Skip to content

edsnlp.utils.doc_to_text

aggregate_tokens cached

Aggregate tokens strings, computed from their attr attribute, into a single string, possibly ignoring excluded tokens (like pollution tokens) and/or space tokens. This also returns the start and end offsets of each token in the aggregated string, as well as a bytes array indicating which tokens were kept.
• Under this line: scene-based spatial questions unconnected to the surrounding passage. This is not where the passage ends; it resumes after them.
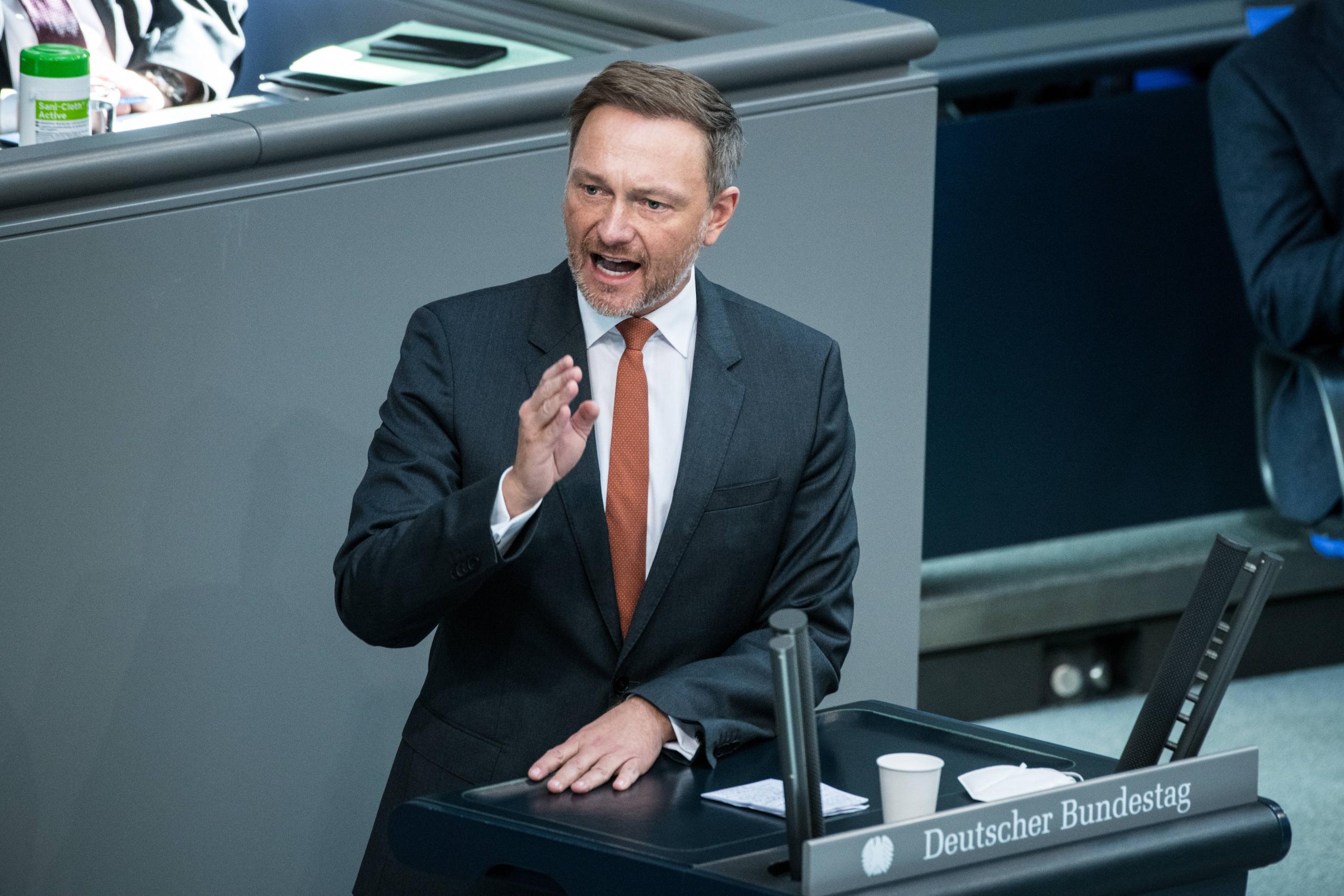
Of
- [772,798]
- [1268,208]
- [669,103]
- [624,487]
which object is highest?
[1268,208]

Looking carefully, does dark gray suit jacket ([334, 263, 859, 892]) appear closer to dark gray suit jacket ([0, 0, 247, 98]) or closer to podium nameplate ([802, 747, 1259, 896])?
podium nameplate ([802, 747, 1259, 896])

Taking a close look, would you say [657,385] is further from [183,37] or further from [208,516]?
[183,37]

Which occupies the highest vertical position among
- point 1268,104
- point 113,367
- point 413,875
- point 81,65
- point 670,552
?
point 1268,104

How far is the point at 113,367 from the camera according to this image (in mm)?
2406

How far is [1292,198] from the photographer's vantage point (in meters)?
3.82

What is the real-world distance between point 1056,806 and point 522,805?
472 mm

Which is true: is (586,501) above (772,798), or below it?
above

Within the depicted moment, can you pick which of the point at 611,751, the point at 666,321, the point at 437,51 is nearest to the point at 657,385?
the point at 666,321

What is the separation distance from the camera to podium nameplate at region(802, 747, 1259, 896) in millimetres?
1474

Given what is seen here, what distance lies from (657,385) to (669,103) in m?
0.30

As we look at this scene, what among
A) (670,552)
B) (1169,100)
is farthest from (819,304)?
(1169,100)

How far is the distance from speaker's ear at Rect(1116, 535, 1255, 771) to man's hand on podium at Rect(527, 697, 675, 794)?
442 millimetres

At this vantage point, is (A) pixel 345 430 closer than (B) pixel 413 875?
No

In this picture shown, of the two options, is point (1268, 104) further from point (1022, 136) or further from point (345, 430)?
point (345, 430)
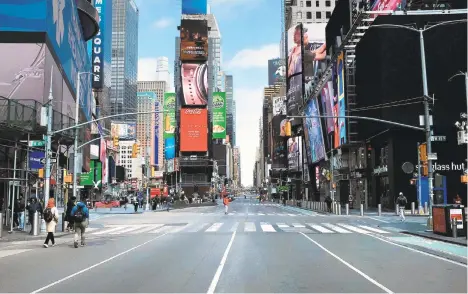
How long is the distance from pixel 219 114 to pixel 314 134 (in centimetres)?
11134

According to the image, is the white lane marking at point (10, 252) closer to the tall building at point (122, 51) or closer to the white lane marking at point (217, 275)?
the white lane marking at point (217, 275)

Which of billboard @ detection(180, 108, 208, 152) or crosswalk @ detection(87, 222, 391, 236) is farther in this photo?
billboard @ detection(180, 108, 208, 152)

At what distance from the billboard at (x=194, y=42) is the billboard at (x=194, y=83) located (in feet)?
8.49

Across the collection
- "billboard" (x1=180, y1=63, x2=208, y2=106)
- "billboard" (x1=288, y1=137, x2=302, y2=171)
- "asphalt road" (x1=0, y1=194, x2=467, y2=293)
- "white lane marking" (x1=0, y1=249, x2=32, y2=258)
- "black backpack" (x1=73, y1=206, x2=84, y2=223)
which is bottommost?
"white lane marking" (x1=0, y1=249, x2=32, y2=258)

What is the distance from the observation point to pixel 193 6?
156875mm

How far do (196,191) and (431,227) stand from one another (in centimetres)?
→ 15320

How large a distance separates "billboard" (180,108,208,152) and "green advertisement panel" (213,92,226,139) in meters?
21.1

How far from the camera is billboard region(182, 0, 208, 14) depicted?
156375mm

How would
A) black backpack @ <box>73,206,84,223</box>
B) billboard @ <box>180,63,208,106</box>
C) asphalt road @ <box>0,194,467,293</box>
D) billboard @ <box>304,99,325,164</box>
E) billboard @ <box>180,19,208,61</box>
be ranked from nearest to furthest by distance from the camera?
asphalt road @ <box>0,194,467,293</box> → black backpack @ <box>73,206,84,223</box> → billboard @ <box>304,99,325,164</box> → billboard @ <box>180,19,208,61</box> → billboard @ <box>180,63,208,106</box>

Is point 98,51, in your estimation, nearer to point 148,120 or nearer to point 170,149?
point 148,120

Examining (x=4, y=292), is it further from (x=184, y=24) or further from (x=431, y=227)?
(x=184, y=24)

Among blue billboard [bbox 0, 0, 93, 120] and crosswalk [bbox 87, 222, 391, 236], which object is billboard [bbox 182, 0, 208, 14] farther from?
crosswalk [bbox 87, 222, 391, 236]

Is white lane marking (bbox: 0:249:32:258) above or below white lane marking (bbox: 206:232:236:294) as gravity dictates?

The reason for the bytes array is that it is faster to index, and allows reverse indexing as well.

Parameters

PARAMETER DESCRIPTION
doc

TYPE: Doc

attr

TYPE: str

ignore_excluded

TYPE: bool DEFAULT: False

ignore_space_tokens

TYPE: bool DEFAULT: False

RETURNS DESCRIPTION
Tuple[str, List[int], List[int], bytes]

The aggregated text, the start offsets, the end offsets, and the bytes array indicating which tokens were kept.

get_text [source]

Get text using a custom attribute, possibly ignoring excluded tokens.

Parameters

PARAMETER DESCRIPTION
doclike

Doc or Span to get text from.

TYPE: Union[Doc, Span]

attr

Attribute to use.

TYPE: str

ignore_excluded

Whether to skip excluded tokens, by default False

TYPE: bool

ignore_space_tokens

Whether to skip space tokens, by default False

TYPE: bool DEFAULT: False

RETURNS DESCRIPTION
str

Extracted text.

get_char_offsets [source]

Get char offsets of the doc tokens in the "cleaned" text.

Parameters

PARAMETER DESCRIPTION
doclike

Doc or Span to get text from.

TYPE: Union[Doc, Span]

attr

Attribute to use.

TYPE: str

ignore_excluded

Whether to skip excluded tokens, by default False

TYPE: bool

ignore_space_tokens

Whether to skip space tokens, by default False

TYPE: bool DEFAULT: False

RETURNS DESCRIPTION
Tuple[List[int], List[int]]

An alignment tuple: clean start/end offsets lists.